What's basically going on is that the LLM has "read" vast amounts of text and classified words in all kinds of dimensions. As it goes from word to word it's predicting based on all of those dimensions, rather than the Markov chain's simple probabilities. So it knows "king" has high values of masculinity and authority, for example, and "man" has high values of masculinity without necessary the authority. Likewise for queen and woman. This also works for connective words like plus, minus, equals, etc. This leads the LLM to judge correctly that the most plausible word to continue that equation is "queen".

With enough dimensions and enough context (preceding words to include in the calculation) you get results that look like reasoning and intelligence -- and although a lot of people have started arguing that we need to define reasoning and intelligence in a way that excludes this, I'm not so sure of that. It seems quite possible that what goes on in our own heads is not so far from this with a few extra steps.

So you're saying that the word2vec king/queen result was the result of feeding the verbatim text "king+man-woman", and that text being continued as "queen"? I assumed that was more the result of doing math on the properties the model generated for the tokens king, man, queen, etc.

And in that case, why does "Write me a limerick <meeting this criteria>" result in ChatGPT producing limericks, when vanishingly few of the limericks in the source text started that way, and vanishingly few of the commands to write a limerick were immediately followed with one?

  • > I assumed that was more the result of doing math on the properties the model generated for the tokens king, man, queen, etc.

    This isn't wrong, the model does do a bunch of "math" (HUGE matrix and vector multiplications) on the vectors generated by the tokens, but it's not like the model has any recognizable process that resembles our own reasoning process (unless you ask it to explain "its own reasoning", but the fact that the model explains it in terms of human reasoning doesn't mean that's the way it works internally -- as of today LLMs do not have introspection capabilities).

    I suspect most people who haven't thought very deeply about what computation, reasoning and intelligence is would need some time to come to terms to what generative AI is telling us about them.

    If it helps, do note that the models have been trained on terrabytes of training data, and the model has "learnt" a bunch of patterns that it could apply to "king+man-woman=" to come to "queen" as the answer. We could even speculate that the word2vec vectors for king and queen would have some dimensions that roughly translates to "class" (monarch), and "gender" (same for man and woman), and it would be relatively straightforward for the model to grab the token that has a signal on those same dimensions. But that's kind of a crude way to look at LLMs since the billions of parameters aren't there only to make money for nVidia, so the actual processes involve much, much, much more compute that human minds would not be able to comprehend.
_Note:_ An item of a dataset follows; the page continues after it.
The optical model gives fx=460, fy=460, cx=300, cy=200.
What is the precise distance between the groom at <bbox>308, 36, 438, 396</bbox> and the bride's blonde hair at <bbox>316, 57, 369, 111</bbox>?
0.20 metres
  • You’d also get text that has very little to do with the training material from any statistical model. A prediction may have nothing to do with the past and it might be wrong or right. For example, the weather forecast said it will rain all day, but the sun is up and bright in the sky without a cloud in sight.

    The model knows what a limerick is, from the source material. It knows what your criteria is from the source material. It can predict what someone would say given that prompt.

    Humans also do this. I’m usually one or two words ahead of the person I’m speaking to, sometimes even entire paragraphs ahead if I’m paying full attention. My dreams give me unrealistic situations to explore new ways of dealing with them. When I write code, I have a pretty good idea of what I’m going to write before I write it.

    The main difference between a human and an LLM, is that a human has no limit. A human will still continue when overwhelmed with data, usually by shedding unimportant data. An LLM will just tell you it’s too much data. Smart humans won’t just shed the data, but “mark” it mentally as potentially important in the future and come back to it once a deeper understanding is achieved.

    There are other, smaller differences as well, but that is the biggest, most annoying one, so far.